Apart from the pictures, return every line of the listing exactly.

(Beginning of Data records)

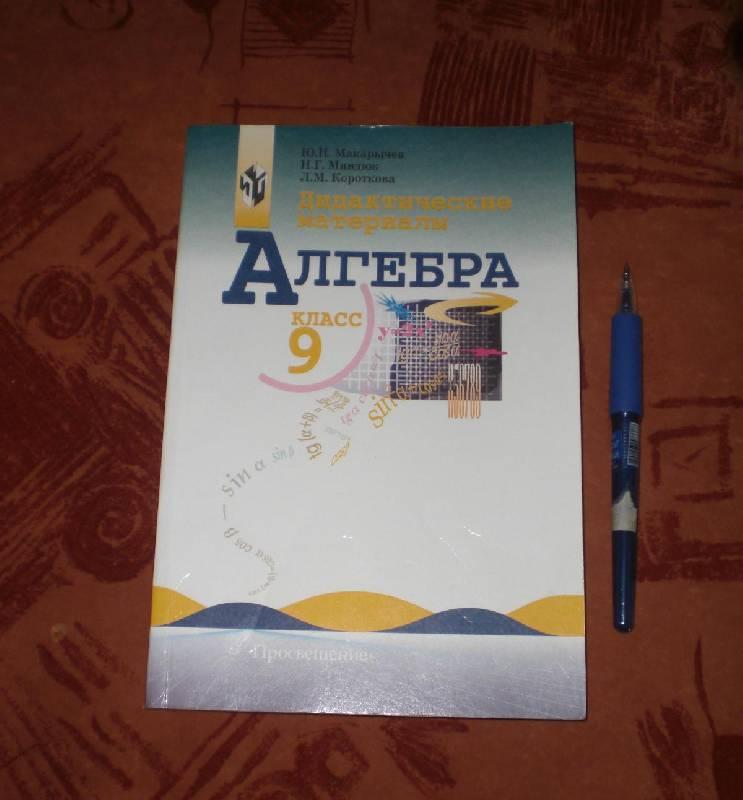 видео уроки по алгебре 7 класс макарычев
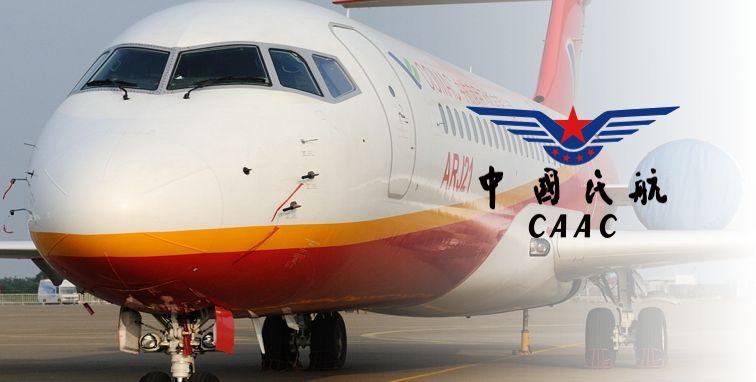 POWERPNT 2018 01 04 18 07 41 - Парадоксы и особенности китайского авиационного рынка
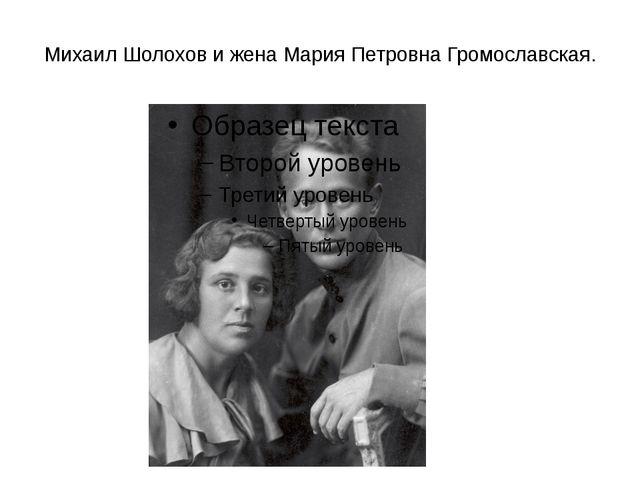 Михаил Шолохов и жена Мария Петровна Громославская.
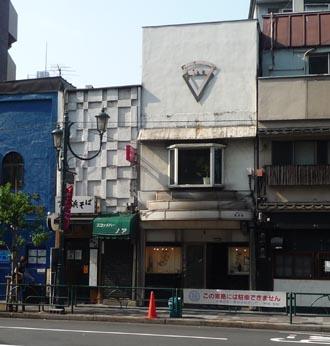 草王堂かな-1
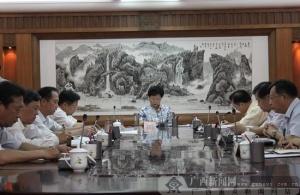 自治区政协党组学习讨论群众路线教育实践活动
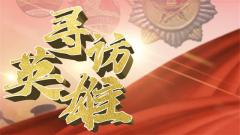 """走!跟着中国军视网一起到英雄工作和生活的地方""""寻访英雄"""""""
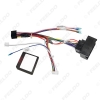 Picture of Car 16pin Audio Wiring Harness With Canbus Box For Opel 10-16 Aftermarket Stereo Installation Wire Adapter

(End of Data records)

# Problem solution:
 видео уроки по алгебре 7 класс макарычев
 POWERPNT 2018 01 04 18 07 41 - Парадоксы и особенности китайского авиационного рынка
 Михаил Шолохов и жена Мария Петровна Громославская.
 草王堂かな-1
 自治区政协党组学习讨论群众路线教育实践活动
 """走!跟着中国军视网一起到英雄工作和生活的地方""""寻访英雄"""""""
 Picture of Car 16pin Audio Wiring Harness With Canbus Box For Opel 10-16 Aftermarket Stereo Installation Wire Adapter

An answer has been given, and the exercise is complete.